I numeri sono ancora contenuti. Ma il tasso di crescita e l’attenzione che gli investitori mostrano nei confronti del fintech fanno intravedere la maturazione in corso. Secondo un report di Disrupt Africa, gli investimenti ricevuti da startup tecnologiche del continente si sono fermato poco sotto i 186 milioni di dollari. Una cifra raddoppiata nel giro di un anno. A impressionare non sono tanto i numeri assoluti quanto l’impatto del fintech: il settore ha attirato il 29,6% delle risorse. Solo l’energia solare ha fatto meglio (con il 32,9%). Non sorprende allora che il primo unicorno del continente, Interswitch, sia un unicorno fintech.

Sono numeri che “potrebbero rappresentare solo la punta dell’iceberg”, afferma Tom Jackson, co-fondatore di Disrupt Africa. L’ecosistema, infatti, è talmente frammentato da rendere difficile la raccolta di numeri attendibili. Ad esempio: secondo un’altra ricerca, intitolata The Next Africa, le cifre in ballo sarebbero ben diversi: i fondi da venture capital finiti nelle casse delle startup tecnologiche africane sarebbero stati 414 milioni già nel 2015. E saranno 608 milioni nel 2018.

Naturalmente il flusso del denaro è assai disomogeneo. Perché l’Africa non può essere considerato un ecosistema unico (come quello europeo, asiatico o americano). Il Sud Africa si afferma come hub principale, capace di attrarre il 36% degli investimenti. Seguono la Nigeria, con il 24%, e il Kenya con il 14,4%. Qualche passo indietro Tanzania, Egitto e Ghana.

Anche le exit si muovono in un sistema nebuloso. Ma si muovono: secondo un report di VC4Africa, un terzo dei 125 investitori intervistati ha realizzato “almeno una exit” e uno su sei “più di cinque”.

Nascita di un ecosistema

Quello che manca, soprattutto, è un sistema organico che metta in contatto startup e capitali. VC4Africa è stato uno dei primi a provarci. È un network di circa 600 investitori (in gran parte business angel), che accoglie imprese in cerca di risorse (con limite fissato a un milioni di dollari). Nel 2011, al primo anno di attività, le richieste di accesso al programma erano state 350. Nel 2014 erano già diventate 2600. Le imprese hanno fame di capitali e contatti.

Anche il fintech ha il suo network. Si chiama Fintech Africa e fa capo alla sudafricana Cfo. Si tratta di una rete che organizza eventi e dibattiti per promuovere “l’inclusione finanziaria”. La loro filosofia è tutta nello slogan che apre il loro sito web:

We don’t need banks, we need banking

Anche se nella traduzione si perde parte del senso, in italiano suonerebbe più o meno così: “Non abbiamo bisogno di banche ma di un sistema bancario”.
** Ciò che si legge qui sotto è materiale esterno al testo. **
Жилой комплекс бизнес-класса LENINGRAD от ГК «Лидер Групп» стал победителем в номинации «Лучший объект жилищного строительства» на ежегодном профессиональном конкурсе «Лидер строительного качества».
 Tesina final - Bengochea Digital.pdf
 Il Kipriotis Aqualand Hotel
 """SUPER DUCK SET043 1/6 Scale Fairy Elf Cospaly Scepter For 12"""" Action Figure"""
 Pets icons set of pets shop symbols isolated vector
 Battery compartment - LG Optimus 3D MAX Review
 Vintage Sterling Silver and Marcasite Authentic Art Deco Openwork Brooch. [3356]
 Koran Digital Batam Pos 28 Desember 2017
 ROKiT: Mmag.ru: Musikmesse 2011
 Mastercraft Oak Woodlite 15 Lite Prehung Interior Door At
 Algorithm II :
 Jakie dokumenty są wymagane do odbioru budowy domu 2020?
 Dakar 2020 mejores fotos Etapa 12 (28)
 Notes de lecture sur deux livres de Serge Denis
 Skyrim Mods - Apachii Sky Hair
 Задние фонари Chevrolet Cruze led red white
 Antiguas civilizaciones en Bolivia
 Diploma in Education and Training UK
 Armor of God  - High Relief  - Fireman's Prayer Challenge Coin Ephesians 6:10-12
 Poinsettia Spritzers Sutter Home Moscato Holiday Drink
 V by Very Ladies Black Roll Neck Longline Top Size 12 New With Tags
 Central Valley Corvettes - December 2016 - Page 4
Dall’esclusione finanziaria al fintech

Nel bene o nel male, il fintech africano deve fare i conti con una caratteristica: il sistema bancario è meno capillare rispetto a quello occidentale. Anche la penetrazione di smartphone e la diffusioni del web è minore. Ma, in questo secondo caso, è solo questione di tempo. In un certo senso, larghe fasce della popolazione, per nulla avvezze alla frequentazione delle banche, sono “native fintech”.

L’assenza di una struttura solida è un vantaggio o uno svantaggio per le imprese che degli sportelli non hanno bisogno? Vinny Lingham, imprenditore seriale con interessi nella blockchain, intervistato da Quartz, ha affermato che “il sistema bancario africano sarà disintegrato prima rispetto al resto del mondo”. Proprio perché un sistema meno strutturato facilita l’emersione di attori governati da logiche nuove.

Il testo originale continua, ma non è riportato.